- Problem to work on: Your task is to repeat the listing exactly.

- Material for this task:
┌────────
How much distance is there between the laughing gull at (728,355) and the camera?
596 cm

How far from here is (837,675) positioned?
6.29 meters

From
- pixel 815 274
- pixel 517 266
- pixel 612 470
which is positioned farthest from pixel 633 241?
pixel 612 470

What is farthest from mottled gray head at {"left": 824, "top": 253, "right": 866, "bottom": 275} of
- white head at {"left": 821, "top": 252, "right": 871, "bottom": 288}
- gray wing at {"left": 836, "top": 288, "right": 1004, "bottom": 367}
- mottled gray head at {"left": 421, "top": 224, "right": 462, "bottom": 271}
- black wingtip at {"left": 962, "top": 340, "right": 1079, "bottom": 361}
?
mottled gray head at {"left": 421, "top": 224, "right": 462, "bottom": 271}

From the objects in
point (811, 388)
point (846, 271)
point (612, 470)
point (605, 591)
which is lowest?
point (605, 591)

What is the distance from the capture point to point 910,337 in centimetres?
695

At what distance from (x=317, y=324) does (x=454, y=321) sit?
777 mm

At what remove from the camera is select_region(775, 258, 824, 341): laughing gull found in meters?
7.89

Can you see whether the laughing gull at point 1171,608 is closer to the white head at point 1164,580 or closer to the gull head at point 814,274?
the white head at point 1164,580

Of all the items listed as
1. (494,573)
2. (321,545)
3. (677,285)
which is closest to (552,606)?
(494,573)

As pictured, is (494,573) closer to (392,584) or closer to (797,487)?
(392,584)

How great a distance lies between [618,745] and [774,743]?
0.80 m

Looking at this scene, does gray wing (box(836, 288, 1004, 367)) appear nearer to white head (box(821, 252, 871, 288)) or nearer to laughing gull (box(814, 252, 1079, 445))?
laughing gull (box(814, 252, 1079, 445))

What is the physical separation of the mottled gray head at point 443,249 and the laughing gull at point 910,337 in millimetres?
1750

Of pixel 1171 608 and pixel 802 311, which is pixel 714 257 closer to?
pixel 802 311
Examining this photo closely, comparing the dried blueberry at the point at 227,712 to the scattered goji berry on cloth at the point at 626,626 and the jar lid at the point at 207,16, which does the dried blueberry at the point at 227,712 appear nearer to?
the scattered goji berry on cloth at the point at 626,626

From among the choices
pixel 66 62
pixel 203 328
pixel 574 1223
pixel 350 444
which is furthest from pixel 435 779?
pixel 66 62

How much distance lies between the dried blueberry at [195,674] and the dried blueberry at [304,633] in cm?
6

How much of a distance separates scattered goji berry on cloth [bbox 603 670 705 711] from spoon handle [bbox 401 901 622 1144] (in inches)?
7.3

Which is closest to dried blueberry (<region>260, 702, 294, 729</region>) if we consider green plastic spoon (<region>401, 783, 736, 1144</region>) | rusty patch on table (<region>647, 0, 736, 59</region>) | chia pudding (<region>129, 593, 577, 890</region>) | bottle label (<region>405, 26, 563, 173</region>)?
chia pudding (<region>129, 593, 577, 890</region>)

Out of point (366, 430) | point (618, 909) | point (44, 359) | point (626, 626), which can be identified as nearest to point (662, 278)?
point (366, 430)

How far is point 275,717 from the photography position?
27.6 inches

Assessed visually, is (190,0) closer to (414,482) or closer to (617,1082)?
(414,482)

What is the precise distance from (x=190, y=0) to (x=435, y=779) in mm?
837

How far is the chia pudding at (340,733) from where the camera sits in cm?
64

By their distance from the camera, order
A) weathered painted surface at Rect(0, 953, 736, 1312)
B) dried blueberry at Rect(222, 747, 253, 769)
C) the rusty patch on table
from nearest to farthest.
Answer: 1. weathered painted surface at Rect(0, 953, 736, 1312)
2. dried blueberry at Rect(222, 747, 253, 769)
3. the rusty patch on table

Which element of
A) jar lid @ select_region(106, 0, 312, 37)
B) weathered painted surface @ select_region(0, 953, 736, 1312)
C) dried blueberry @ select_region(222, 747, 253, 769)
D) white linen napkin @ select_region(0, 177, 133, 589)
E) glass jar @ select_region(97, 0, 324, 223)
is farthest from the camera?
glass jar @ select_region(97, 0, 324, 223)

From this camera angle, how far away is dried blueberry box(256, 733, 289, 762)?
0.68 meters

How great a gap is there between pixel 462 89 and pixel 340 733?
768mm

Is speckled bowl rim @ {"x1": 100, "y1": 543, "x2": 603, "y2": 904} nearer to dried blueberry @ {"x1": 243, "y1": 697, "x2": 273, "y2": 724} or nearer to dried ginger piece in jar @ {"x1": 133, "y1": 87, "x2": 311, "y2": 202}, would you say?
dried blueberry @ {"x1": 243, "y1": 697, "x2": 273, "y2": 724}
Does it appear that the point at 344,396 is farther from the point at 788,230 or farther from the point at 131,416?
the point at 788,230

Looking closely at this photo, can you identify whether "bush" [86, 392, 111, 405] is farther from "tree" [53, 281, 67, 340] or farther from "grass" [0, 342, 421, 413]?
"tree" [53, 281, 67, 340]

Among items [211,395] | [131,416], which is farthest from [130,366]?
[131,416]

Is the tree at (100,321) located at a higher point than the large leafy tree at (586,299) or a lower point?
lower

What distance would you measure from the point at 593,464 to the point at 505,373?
└────────
- Final result:
How much distance is there between the laughing gull at (728,355) and the camera?
596 cm

How far from here is (837,675) positioned?
6.29 meters

From
- pixel 815 274
- pixel 517 266
- pixel 612 470
which is positioned farthest from pixel 633 241?
pixel 612 470

What is farthest from mottled gray head at {"left": 824, "top": 253, "right": 866, "bottom": 275} of
- white head at {"left": 821, "top": 252, "right": 871, "bottom": 288}
- gray wing at {"left": 836, "top": 288, "right": 1004, "bottom": 367}
- mottled gray head at {"left": 421, "top": 224, "right": 462, "bottom": 271}
- black wingtip at {"left": 962, "top": 340, "right": 1079, "bottom": 361}
?
mottled gray head at {"left": 421, "top": 224, "right": 462, "bottom": 271}

From the objects in
point (811, 388)
point (846, 271)
point (612, 470)
point (605, 591)
which is lowest?
point (605, 591)

What is the distance from the capture point to point 910,337 in centimetres?
695

At what distance from (x=317, y=324) does (x=454, y=321) sit?
777 mm

At what remove from the camera is select_region(775, 258, 824, 341): laughing gull found in meters?
7.89

Can you see whether the laughing gull at point 1171,608 is closer to the white head at point 1164,580 or closer to the gull head at point 814,274?
the white head at point 1164,580

Of all the items listed as
1. (494,573)
2. (321,545)
3. (677,285)
which is closest to (552,606)?
(494,573)

As pictured, is (494,573) closer to (392,584) or closer to (797,487)?
(392,584)

How great a distance lies between [618,745] and [774,743]?
0.80 m

Looking at this scene, does gray wing (box(836, 288, 1004, 367)) appear nearer to white head (box(821, 252, 871, 288)) or nearer to laughing gull (box(814, 252, 1079, 445))?
laughing gull (box(814, 252, 1079, 445))

What is the physical separation of the mottled gray head at point 443,249 and the laughing gull at point 910,337 in millimetres?
1750

Of pixel 1171 608 and pixel 802 311, which is pixel 714 257 closer to?
pixel 802 311
Examining this photo closely, comparing the dried blueberry at the point at 227,712 to the scattered goji berry on cloth at the point at 626,626 and the jar lid at the point at 207,16, which does the dried blueberry at the point at 227,712 appear nearer to?
the scattered goji berry on cloth at the point at 626,626

From among the choices
pixel 66 62
pixel 203 328
pixel 574 1223
pixel 350 444
which is furthest from pixel 435 779?
pixel 66 62

How much distance lies between the dried blueberry at [195,674] and the dried blueberry at [304,633] in cm?
6

How much of a distance separates scattered goji berry on cloth [bbox 603 670 705 711] from spoon handle [bbox 401 901 622 1144] (in inches)?
7.3

Which is closest to dried blueberry (<region>260, 702, 294, 729</region>) if we consider green plastic spoon (<region>401, 783, 736, 1144</region>) | rusty patch on table (<region>647, 0, 736, 59</region>) | chia pudding (<region>129, 593, 577, 890</region>) | bottle label (<region>405, 26, 563, 173</region>)?
chia pudding (<region>129, 593, 577, 890</region>)

Out of point (366, 430) | point (618, 909) | point (44, 359) | point (626, 626), which can be identified as nearest to point (662, 278)?
point (366, 430)

How far is point 275,717 from the photography position?
27.6 inches

Assessed visually, is (190,0) closer to (414,482) or closer to (617,1082)?
(414,482)

What is the precise distance from (x=190, y=0) to (x=435, y=779) in mm?
837

How far is the chia pudding at (340,733) from where the camera sits in cm?
64

By their distance from the camera, order
A) weathered painted surface at Rect(0, 953, 736, 1312)
B) dried blueberry at Rect(222, 747, 253, 769)
C) the rusty patch on table
from nearest to farthest.
Answer: 1. weathered painted surface at Rect(0, 953, 736, 1312)
2. dried blueberry at Rect(222, 747, 253, 769)
3. the rusty patch on table

Which element of
A) jar lid @ select_region(106, 0, 312, 37)
B) weathered painted surface @ select_region(0, 953, 736, 1312)
C) dried blueberry @ select_region(222, 747, 253, 769)
D) white linen napkin @ select_region(0, 177, 133, 589)
E) glass jar @ select_region(97, 0, 324, 223)
is farthest from the camera?
glass jar @ select_region(97, 0, 324, 223)

From this camera angle, how far away is dried blueberry box(256, 733, 289, 762)?
0.68 meters

How great a gap is there between pixel 462 89 and pixel 340 733?
768mm

Is speckled bowl rim @ {"x1": 100, "y1": 543, "x2": 603, "y2": 904} nearer to dried blueberry @ {"x1": 243, "y1": 697, "x2": 273, "y2": 724} or nearer to dried ginger piece in jar @ {"x1": 133, "y1": 87, "x2": 311, "y2": 202}, would you say?
dried blueberry @ {"x1": 243, "y1": 697, "x2": 273, "y2": 724}
Does it appear that the point at 344,396 is farther from the point at 788,230 or farther from the point at 131,416?
the point at 788,230

Looking closely at this photo, can you identify whether "bush" [86, 392, 111, 405] is farther from "tree" [53, 281, 67, 340] or farther from "grass" [0, 342, 421, 413]?
"tree" [53, 281, 67, 340]

Among items [211,395] | [131,416], which is farthest from [130,366]?
[131,416]

Is the tree at (100,321) located at a higher point than the large leafy tree at (586,299) or a lower point?
lower

What distance would you measure from the point at 593,464 to the point at 505,373?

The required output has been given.